> _EXERCISE PASSAGE_
-*-

Get optimized context for your LLM

messages()

Get optimized messages array for LLM APIs. Compatible with OpenAI and Anthropic.

const response = await openai.chat.completions.create({
  model: 'gpt-4o',
  messages: ctx.messages(),  // Optimized!
})

compile()

Get full compilation result with messages and optimization stats.

const { messages, optimization, stopSignal } = ctx.compile()
console.log(optimization.savingsPercent) // 45

Stop Signal Methods

Detect when to stop the agent loop

stop()

Check if the agent should stop. Returns true for loops, failures, or goal completion.

while (true) {
  // ... agent logic
  if (ctx.stop()) break
}

reason()

Get the stop reason when stop() returns true.

if (ctx.stop()) {
  const signal = ctx.reason()
  console.log(signal.reason)      // "repeated_failure"
  console.log(signal.confidence)  // 0.85
}

Stop Reasons

Reason	Description
repeated_failure	3+ consecutive errors
no_progress	Same action repeated 5x
goal_achieved	Success indicators detected
turn_limit	50+ turns executed

Statistics Methods

Track optimization and savings

saved()

Quick summary of token savings and cost reduction.

console.log(ctx.saved())
// { tokens: 5000, percent: 45, cost: 0.05 }

stats()

Detailed statistics about context and optimization.

console.log(ctx.stats())
// {
//   turnCount: 25,
//   totalTokens: 12000,
//   maskedTokens: 7000,
//   summarizedTokens: 0,
//   compressionRatio: 0.58
// }

Persistence Methods

Save and restore context across sessions

save()

Export context for persistence. Returns a serializable object.

const data = ctx.save()
localStorage.setItem('context', JSON.stringify(data))

Advanced API (ContextSession)

-*-

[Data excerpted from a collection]
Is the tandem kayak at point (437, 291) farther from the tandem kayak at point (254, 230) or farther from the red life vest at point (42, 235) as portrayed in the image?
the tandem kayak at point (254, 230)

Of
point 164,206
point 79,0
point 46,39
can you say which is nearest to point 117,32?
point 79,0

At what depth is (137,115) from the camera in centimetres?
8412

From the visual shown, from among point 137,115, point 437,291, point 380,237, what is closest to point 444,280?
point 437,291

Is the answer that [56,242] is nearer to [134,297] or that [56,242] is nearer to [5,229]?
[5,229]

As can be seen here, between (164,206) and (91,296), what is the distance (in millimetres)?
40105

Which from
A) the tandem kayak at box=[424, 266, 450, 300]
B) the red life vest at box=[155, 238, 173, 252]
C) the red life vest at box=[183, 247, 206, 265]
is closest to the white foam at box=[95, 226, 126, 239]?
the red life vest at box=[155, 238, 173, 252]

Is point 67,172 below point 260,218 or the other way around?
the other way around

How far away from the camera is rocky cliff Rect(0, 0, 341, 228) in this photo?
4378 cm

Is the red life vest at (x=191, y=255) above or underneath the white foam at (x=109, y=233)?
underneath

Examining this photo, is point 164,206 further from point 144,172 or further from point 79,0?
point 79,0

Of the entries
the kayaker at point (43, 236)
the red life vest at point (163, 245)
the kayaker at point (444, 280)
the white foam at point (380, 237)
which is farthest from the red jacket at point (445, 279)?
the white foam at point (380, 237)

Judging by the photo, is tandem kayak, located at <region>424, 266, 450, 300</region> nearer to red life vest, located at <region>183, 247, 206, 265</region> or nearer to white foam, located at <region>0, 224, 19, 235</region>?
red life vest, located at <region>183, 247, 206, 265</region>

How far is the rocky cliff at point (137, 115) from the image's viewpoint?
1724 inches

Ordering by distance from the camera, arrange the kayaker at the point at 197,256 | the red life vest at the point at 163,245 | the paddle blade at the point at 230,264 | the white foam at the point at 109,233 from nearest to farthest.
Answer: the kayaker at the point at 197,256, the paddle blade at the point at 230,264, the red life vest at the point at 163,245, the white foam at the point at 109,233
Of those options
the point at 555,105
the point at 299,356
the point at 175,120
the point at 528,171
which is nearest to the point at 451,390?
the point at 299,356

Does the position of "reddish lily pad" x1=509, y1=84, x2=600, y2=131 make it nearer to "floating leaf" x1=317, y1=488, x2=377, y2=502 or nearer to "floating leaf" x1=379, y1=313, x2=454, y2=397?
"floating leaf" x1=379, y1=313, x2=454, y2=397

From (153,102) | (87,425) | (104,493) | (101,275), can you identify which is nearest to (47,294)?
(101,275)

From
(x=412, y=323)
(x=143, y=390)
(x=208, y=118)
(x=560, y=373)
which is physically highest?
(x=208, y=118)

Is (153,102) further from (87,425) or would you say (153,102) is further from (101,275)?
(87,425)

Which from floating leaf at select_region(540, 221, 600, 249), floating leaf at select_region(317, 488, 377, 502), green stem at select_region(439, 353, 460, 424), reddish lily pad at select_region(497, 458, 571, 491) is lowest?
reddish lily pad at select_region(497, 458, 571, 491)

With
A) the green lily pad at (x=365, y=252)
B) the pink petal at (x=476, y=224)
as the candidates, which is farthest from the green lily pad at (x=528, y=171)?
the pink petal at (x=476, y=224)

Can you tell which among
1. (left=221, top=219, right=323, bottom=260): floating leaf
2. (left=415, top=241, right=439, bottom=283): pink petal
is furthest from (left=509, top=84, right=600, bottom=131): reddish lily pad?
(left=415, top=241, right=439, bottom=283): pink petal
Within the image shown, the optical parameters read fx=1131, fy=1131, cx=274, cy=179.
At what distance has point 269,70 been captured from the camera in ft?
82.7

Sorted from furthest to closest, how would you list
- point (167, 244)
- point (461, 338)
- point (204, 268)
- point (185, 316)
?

-*-

> _EXERCISE INSTRUCTIONS_
**a.** For each statement, say whether it agrees with the API reference, answering yes or no and quoting the words of the API reference that decide it.
(i) The messages() method works with Anthropic as well as OpenAI.
(ii) The no_progress stop reason applies when the same action is repeated three times.
(iii) The save() method returns a serializable object.
**b.** Extend the API reference, picking up after its final heading, "Advanced API (ContextSession)".
None of the data is needed here.

> _ANSWERS FOR EACH ITEM_
**a.**
(i) Yes: "Compatible with OpenAI and Anthropic."
(ii) No: "Same action repeated 5x"
(iii) Yes: "Returns a serializable object."

**b.**
For full control over optimization behavior, use ContextSession directly.

new ContextSession(config)

Create a context session with full configuration

import { ContextSession } from '@fold/sdk'

const session = new ContextSession({
  budget: 100_000,
  model: 'claude-sonnet-4-5-20250929',
  masking: {
    enabled: true,
    strategy: 'hybrid',
    windowSize: 15,
    preserveAnchors: true,
  },
  summarization: {
    enabled: true,
    trigger: 'budget_pressure',
    threshold: 0.8,
  },
})

Configuration Options

Option	Type	Description
budget	number	Token budget limit
model	string	Model name for tokenizer selection
masking.enabled	boolean	Enable observation masking
masking.strategy	string	"rolling_window" \| "token_budget" \| "hybrid"
masking.windowSize	number	Number of turns to keep unmasked
summarization.enabled	boolean	Enable automatic summarization
summarization.trigger	string	"budget_pressure" \| "turn_count"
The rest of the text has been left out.